Repeat all the lines below, requests included. Multiply each coordinate in the answers by 1.1 and round to the nearest whole number, with halves rounding up.

→ Items:
┄┄┄┄┄┄

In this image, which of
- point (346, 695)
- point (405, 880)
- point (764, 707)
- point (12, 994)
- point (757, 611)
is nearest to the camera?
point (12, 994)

┄┄┄┄┄┄

→ The answer:
In this image, which of
- point (346, 695)
- point (405, 880)
- point (764, 707)
- point (12, 994)
- point (757, 611)
is nearest to the camera?
point (13, 1093)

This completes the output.